Symbolic representations have been introduced on slide 53 of the lecture notes.
Here, your variables are V = {p, q}. Your initial states Are described by ΨI = ¬q. You transition relation is defined by ΨR = (p → (¬(p' ↔ q') ∨ (q' ↔ q))). You'd do the following steps:
- Create all possible states. The variables p and q can either be present or absent. These yields four states: {}, {q}, {p}, {p,q}
- Marks the initial states. Those are the states satisfying ¬q. That means that q may not be present in the label. That's the case for {}, {p}.

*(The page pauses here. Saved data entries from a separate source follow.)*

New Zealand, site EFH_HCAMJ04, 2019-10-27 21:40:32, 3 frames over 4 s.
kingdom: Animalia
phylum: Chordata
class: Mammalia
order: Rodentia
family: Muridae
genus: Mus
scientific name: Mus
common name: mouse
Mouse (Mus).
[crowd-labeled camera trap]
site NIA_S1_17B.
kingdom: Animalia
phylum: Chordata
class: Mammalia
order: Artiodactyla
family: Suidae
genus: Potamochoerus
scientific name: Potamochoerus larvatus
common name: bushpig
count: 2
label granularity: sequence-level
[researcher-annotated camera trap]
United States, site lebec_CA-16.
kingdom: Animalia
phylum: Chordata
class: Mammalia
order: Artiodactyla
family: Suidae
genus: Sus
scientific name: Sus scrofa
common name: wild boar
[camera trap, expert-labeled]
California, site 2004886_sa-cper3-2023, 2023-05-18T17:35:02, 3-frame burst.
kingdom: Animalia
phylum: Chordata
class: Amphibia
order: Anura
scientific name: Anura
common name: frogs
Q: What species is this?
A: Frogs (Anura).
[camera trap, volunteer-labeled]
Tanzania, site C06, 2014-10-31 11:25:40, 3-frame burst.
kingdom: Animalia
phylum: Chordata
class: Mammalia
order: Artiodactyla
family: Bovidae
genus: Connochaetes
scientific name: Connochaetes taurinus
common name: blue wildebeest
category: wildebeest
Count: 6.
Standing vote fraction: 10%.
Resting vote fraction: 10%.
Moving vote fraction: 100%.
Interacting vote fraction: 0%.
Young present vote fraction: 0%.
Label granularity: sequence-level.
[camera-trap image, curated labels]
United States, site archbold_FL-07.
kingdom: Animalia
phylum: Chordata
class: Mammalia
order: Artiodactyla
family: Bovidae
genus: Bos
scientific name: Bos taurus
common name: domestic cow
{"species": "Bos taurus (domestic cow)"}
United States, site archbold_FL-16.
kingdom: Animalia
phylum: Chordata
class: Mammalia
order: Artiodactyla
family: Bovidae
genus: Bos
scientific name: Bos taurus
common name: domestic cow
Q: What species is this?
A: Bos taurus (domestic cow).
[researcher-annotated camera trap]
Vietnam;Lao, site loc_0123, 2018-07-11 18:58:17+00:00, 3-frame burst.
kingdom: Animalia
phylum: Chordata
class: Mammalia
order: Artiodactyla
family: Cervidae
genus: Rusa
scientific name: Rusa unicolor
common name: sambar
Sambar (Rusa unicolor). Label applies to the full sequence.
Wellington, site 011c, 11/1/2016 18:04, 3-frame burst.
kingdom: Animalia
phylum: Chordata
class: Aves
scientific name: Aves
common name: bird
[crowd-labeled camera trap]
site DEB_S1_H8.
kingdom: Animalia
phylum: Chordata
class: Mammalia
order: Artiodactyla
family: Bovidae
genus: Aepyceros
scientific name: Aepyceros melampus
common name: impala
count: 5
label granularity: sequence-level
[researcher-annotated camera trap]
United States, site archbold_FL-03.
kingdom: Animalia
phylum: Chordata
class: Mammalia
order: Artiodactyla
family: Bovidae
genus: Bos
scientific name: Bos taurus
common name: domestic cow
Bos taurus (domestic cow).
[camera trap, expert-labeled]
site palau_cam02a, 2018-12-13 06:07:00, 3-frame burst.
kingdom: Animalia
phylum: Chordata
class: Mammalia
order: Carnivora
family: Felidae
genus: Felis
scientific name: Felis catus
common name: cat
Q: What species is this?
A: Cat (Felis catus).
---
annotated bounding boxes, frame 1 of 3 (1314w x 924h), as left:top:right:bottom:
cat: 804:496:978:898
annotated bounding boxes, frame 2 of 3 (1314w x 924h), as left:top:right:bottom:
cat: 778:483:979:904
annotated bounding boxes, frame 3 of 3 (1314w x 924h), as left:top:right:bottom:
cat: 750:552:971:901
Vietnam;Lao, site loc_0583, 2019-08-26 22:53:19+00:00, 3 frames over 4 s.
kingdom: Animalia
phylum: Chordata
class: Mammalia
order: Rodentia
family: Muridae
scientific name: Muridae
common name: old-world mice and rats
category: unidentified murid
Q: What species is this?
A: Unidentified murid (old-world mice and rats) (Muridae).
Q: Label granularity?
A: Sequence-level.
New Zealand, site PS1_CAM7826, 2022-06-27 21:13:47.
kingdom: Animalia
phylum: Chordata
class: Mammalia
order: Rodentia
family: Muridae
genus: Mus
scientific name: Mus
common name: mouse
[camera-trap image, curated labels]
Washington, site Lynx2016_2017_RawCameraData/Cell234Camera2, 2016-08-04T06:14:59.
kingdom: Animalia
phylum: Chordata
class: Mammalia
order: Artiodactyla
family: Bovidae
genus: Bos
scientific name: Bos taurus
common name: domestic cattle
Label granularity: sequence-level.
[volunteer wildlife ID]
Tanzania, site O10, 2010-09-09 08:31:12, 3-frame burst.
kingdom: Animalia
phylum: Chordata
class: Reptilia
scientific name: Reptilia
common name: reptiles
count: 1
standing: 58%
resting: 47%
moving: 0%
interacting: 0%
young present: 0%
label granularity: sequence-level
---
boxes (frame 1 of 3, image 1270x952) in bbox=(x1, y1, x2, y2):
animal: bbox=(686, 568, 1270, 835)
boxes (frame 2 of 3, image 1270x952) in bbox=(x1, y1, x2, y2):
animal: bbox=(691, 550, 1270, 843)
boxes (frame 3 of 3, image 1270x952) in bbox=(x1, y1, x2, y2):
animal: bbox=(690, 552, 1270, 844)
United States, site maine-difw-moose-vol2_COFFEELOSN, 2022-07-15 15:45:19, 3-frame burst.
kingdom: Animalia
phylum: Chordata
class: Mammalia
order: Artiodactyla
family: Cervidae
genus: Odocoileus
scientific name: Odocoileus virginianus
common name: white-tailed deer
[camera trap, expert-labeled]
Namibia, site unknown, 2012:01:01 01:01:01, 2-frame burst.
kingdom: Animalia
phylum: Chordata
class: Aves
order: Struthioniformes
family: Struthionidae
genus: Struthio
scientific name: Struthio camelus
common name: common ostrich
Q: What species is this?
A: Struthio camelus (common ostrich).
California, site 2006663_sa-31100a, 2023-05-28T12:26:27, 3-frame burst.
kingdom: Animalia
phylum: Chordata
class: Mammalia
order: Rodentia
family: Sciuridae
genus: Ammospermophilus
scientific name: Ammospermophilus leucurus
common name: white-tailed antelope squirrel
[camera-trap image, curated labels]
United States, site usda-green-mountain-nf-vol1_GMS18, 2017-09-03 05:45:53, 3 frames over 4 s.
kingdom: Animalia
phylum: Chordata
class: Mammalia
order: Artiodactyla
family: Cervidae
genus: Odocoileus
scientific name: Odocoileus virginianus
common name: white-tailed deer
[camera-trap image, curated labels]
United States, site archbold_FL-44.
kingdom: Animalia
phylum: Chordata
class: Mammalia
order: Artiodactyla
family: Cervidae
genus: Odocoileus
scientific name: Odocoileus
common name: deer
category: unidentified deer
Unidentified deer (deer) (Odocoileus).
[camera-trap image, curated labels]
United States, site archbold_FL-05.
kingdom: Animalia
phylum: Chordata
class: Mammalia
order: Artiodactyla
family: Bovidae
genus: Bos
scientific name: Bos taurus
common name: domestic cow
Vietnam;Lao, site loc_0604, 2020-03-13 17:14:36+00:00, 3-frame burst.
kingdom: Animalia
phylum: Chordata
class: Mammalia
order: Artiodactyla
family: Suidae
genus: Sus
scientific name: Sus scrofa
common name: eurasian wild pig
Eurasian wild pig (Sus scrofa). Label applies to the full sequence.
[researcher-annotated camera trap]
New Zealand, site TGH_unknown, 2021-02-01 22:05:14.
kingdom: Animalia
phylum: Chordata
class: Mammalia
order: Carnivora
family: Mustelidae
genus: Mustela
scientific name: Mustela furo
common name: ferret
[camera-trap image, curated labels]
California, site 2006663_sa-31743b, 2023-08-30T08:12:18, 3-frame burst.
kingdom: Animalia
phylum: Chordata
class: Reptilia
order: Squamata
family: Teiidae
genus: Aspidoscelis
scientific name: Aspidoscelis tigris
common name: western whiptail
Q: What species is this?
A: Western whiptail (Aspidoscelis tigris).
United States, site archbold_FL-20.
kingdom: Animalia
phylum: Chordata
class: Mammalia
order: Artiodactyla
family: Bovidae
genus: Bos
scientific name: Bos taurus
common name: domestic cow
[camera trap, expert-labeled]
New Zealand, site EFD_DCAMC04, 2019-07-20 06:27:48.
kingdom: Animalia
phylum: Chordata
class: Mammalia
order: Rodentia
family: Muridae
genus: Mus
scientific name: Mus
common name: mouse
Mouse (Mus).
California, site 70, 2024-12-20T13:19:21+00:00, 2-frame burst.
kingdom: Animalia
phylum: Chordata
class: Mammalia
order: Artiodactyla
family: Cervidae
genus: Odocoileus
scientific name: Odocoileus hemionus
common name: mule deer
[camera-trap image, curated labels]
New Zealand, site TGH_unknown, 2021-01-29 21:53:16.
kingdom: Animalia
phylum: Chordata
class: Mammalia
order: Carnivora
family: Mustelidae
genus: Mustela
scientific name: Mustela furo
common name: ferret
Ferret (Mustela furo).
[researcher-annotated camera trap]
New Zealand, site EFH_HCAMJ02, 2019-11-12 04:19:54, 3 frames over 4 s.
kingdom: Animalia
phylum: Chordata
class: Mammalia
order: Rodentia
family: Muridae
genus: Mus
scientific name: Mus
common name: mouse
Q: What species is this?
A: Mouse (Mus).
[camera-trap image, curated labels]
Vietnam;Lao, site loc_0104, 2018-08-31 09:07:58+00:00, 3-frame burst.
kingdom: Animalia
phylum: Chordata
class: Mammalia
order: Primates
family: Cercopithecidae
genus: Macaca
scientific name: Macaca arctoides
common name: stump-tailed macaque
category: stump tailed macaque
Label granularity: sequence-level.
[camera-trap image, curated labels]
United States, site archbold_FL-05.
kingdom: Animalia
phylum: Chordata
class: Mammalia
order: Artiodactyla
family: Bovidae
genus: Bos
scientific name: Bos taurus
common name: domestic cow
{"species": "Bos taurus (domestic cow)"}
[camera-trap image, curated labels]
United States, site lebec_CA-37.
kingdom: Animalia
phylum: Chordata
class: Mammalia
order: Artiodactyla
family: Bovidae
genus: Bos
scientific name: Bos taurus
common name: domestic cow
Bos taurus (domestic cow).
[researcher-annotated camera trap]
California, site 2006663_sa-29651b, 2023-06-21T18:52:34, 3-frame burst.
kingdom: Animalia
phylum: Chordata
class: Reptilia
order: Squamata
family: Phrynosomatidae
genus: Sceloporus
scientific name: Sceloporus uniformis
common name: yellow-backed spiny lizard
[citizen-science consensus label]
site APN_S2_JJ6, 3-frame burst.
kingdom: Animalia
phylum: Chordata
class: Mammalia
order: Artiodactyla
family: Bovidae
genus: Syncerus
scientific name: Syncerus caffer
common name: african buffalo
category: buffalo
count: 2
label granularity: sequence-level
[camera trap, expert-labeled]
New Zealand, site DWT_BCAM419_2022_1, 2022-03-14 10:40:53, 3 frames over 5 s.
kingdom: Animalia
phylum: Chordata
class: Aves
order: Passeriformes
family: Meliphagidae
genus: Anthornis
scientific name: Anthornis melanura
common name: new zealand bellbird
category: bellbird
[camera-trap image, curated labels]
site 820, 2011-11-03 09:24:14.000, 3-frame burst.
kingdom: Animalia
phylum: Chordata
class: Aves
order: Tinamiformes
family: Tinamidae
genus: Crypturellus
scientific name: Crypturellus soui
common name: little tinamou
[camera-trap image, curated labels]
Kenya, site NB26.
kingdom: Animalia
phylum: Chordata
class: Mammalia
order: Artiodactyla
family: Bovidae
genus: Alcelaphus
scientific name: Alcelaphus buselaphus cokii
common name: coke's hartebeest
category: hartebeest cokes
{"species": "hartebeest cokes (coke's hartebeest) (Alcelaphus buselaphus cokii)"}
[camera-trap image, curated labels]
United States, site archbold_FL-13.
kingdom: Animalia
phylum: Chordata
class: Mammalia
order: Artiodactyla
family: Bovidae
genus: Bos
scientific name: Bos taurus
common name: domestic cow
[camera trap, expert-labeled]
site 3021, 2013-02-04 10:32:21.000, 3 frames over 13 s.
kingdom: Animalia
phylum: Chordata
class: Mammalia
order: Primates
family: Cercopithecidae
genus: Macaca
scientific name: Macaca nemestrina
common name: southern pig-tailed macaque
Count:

- Find all satisfying assignments of the formula representing the transition relation. One satisfying assignment is p = q = q' = true, p' = false. The primed variables mark the destination, the unprimed ones the source of the source of the transition. This satisfying assignment corresponds to the transition {p, q} → {q}
I hope that helps. I am not quite sure at which point you got stuck when asking this question. The question is an exam question (Feb 2020, Page 8, Problem 3). You might have a look at the standard solutions to this and other exam questions. That might help understanding what is going on here.
In this solution, you can find a partial truth table. This means that for the unprimed variables, all combinations were plugged in and the formula was partially evaluated. For example p = q = 1 evaluated to p' ∨ q'. Every satisfying assignment to p', q' extends the partial assignment to a variable assignment that corresponds to a transition. A special case is the first line of the (partial) truth table. Here, the partial assignment p = q = 0 turned the whole formula true. This means that the transitions from {} (both p, q are false) lead to all states in the structure.